'Amore': disco japonês raro de neta de Mussolini foi vendido por R$ 30 mil
Hoje, Alessandra Mussolini, neta do ditador fascista italiano e sobrinha da atriz Sophia Loren, anda pelos corredores do Parlamento Europeu e frequenta reuniões do Forza Italia, partido de centro-direita do qual faz parte. Nos anos 1980, no entanto, a carreira dela tomava outro rumo: como cantora de city pop no Japão.
Alessandra Mussolini e o álbum "Amore"
Carreira musical de Alessandra começou ao acaso. A deputada contou à revista feminina italiana SoloDonna em 2020 que, em 1982, ela e a mãe visitaram o Japão. Quando questionada se a filha poderia cantar para um anúncio, a mãe de Alessandra disse que sim, embora a jovem de 20 anos nunca tivesse cantado antes.
Dessa interação, nasceu o álbum "Amore", lançado no mesmo ano. O disco foi distribuído pela gravadora Alfa Records apenas no Japão, e produzido por Miki Curtis, considerado um dos grandes nomes japoneses do rock. No álbum, Alessandra canta músicas em italiano, inglês e até mesmo em japonês.
Álbum tem forte influência do city pop. O gênero surgiu na década de 1970, mas se popularizou nos anos 1980. Tido como um exemplo da influência ocidental na cultura japonesa, o estilo incluía influências de funk, disco, R&B, AOR, soft rock e boogie, sendo associado ao boom econômico do país.
"Amore" teve dois singles. O primeiro, "Love is Love" é cantado completamente em inglês. Já o segundo, "Tokyo Fantasy", conta com vocais em japonês de Alessandra. Ouça:
Agradeço a Deus por ter começado a trabalhar, porque assim tínhamos dinheiro para comprar uma casa para a minha família. Meu pai Romano era jazzista, pianista, uma borboleta como todos os homens. Ele não era um homem de grande responsabilidade. Alessandra Mussolini
Segundo ela, família viveu dificuldades financeiras durante sua infância e adolescência. Em entrevista ao jornal Corriere della Serra neste ano, ela afirma que o pai tinha "pouco dinheiro".
Para ele, a música existia, ele era um artista, vivia como artista. Um cara, muitas viagens, muitas mulheres, pouco dinheiro. Mamãe recebia crédito dos lojistas da Piazza Monte Gennaro, bairro de Montesacro, onde morávamos em Roma; papai ganhava com shows, fazia o que podia, talvez emprestasse dinheiro para amigos, mas nunca tinha nada no bolso. Minha irmã e eu trocávamos roupas.
Romano Mussolini teve uma longa carreira musical. O filho do "Il Duce" ("O Líder", em português), como era chamado o ditador fascista, começou a tocar jazz ainda nos anos 1940, mesmo com o regime do pai censurando sua música, por ser considerada uma expressão cultural estrangeira. Romano continuou na carreira de musicista até pouco antes de sua morte, em 2006.

================================

**Enunciado A**: Transcreva literalmente o trecho da matéria sobre o disco de Alessandra Mussolini que começa nas palavras com "Para ele, a" e termina em "eu trocávamos roupas.".
**Enunciado B**: Segundo a matéria sobre o disco de Alessandra Mussolini, quem produziu o álbum?
**Enunciado C**: Diga se cada afirmação concorda com a matéria sobre o disco de Alessandra Mussolini, respondendo sim ou não e citando as palavras do texto que decidem a questão: (i) o álbum foi distribuído apenas no Japão; (ii) o single "Love is Love" tem vocais em japonês; (iii) em 1982, Alessandra visitou o Japão com o pai.

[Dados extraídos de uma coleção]
================================

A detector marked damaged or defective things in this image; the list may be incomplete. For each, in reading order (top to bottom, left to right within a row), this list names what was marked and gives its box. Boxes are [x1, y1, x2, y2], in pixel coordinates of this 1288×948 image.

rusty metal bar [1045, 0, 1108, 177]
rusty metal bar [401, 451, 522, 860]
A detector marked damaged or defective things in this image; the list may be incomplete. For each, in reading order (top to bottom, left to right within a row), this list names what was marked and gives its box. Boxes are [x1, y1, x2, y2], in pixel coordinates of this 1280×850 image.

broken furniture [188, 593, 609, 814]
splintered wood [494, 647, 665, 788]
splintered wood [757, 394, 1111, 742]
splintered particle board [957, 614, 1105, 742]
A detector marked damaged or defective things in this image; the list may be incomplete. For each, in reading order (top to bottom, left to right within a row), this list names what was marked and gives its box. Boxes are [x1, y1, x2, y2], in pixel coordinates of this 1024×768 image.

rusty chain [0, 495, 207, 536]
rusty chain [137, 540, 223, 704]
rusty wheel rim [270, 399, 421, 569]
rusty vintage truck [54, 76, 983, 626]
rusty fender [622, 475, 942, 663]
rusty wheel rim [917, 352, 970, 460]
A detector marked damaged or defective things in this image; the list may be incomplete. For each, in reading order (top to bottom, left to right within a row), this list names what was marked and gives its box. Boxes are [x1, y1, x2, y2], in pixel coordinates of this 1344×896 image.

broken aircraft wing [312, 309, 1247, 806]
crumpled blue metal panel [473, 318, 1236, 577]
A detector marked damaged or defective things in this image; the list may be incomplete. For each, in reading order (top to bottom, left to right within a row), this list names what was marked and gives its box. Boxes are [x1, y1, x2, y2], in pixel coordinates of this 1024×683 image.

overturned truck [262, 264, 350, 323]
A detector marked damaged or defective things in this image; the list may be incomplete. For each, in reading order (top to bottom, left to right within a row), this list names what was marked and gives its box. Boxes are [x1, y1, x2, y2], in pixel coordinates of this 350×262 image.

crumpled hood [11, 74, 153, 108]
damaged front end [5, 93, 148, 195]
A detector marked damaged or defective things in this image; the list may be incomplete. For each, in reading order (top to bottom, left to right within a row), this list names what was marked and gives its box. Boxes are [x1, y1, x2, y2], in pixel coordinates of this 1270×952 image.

================================

**Resposta escrita A**:
Para ele, a música existia, ele era um artista, vivia como artista. Um cara, muitas viagens, muitas mulheres, pouco dinheiro. Mamãe recebia crédito dos lojistas da Piazza Monte Gennaro, bairro de Montesacro, onde morávamos em Roma; papai ganhava com shows, fazia o que podia, talvez emprestasse dinheiro para amigos, mas nunca tinha nada no bolso. Minha irmã e eu trocávamos roupas.

**Resposta escrita B**: O álbum foi produzido por Miki Curtis.

**Resposta escrita C**:
(i) Sim: "O disco foi distribuído pela gravadora Alfa Records apenas no Japão".
(ii) Não: "O primeiro, "Love is Love" é cantado completamente em inglês."
(iii) Não: "em 1982, ela e a mãe visitaram o Japão".